Thank you for the helpful response, very much appreciated. I’ll definitely have a look at these books. I always appreciate people getting in touch and making positive suggestions and realising how complicated these things are despite how simple they may appear. I completely concur about point 1 – if you manage to figure it out, do let me know! Thanks again.
I totally understand this too, I’ve been unemployed for nearly a year now, partly due to my own mental health problems and not having work has been so hard and that indecisiveness and struggle to actually work out what to do with my time has been really hard. I’ve realised I probably spent too much time and energy on/in my workplace but a big part of that was simply that it gave me something to do and kept my on a kind of autopilot that meant I didn’t have to worry so much about figuring out how to actually do/live properly.
I’ve got no clue on how to improve the situation, sorry, just fwiw I totally empathise with this post and appreciate you sharing something that really difficult to articulate x
Hi Michelle, just wanted to leave a quick comment to say thank you for creating this blog. I read the BBC article that led me to your blog, I really identify. I am always inspired to read about people who are speaking out more openly about mental health issues. Well done. I will be reading your blog regularly now. The one thing I read recently that helped me with my own loneliness was that rather than seeking out new connections with others (there is a pressure and a lot of social anxiety around that and a fear of rejection that I struggle with) you can try to improve your relationship with yourself – try to do activities that you get enjoyment from every day, building up lots of short term happiness which can lead to longer term contentment. Good luck.

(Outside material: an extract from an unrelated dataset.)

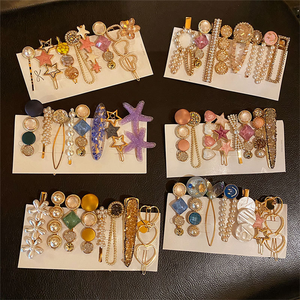 Lot de Barrette à Cheveux Cœur avec Perles et <span class=keywords><strong>Cristal</strong></span>, Styles Coréens Variés, Accessoires pour Femme en Gros - Product Image 1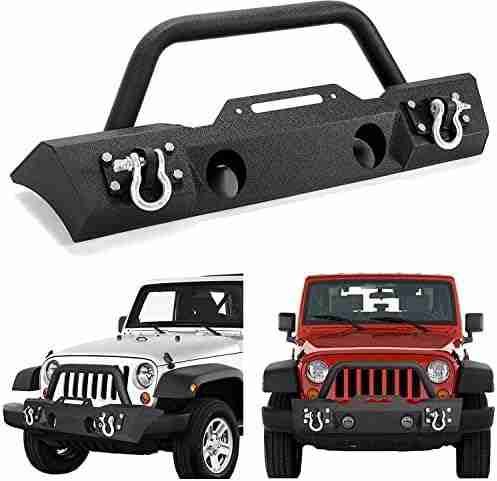 ECOTRIC Stubby Front Bumper Compatible With 2007-2023 Jeep Wrangler JK JL Gladiator JT W/Fog Light Housing & D-rings Steel Powder Coated Black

I have just read the BBC article and linked to your blog.
I can very much relate to the issues of the weekend, the can seem very long and lonely. I often spend the whole weekend home alone in my pyjamas, struggling to even get washed and dressed. The weekend approaching fills me with dread and like you I welcome a Sunday evening with the thought of returning to work on Monday.

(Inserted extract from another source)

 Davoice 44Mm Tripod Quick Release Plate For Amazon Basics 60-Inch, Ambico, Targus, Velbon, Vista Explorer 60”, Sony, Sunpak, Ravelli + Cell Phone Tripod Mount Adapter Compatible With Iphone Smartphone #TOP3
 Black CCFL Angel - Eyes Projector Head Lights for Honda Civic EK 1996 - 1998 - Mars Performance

I enjoy both my job and the fact I am surrounded by people; it’s then hard to go home to the loneliness / quietness.
I have enjoyed reading you blog and to know I am not alone in these thoughts. I am 33 with a good job, nice house and financial security to enjoy exotic holidays etc so people think I am happy and how could I be suffering from mental health issues. It’s hard to talk when others think you have the ‘perfect life’.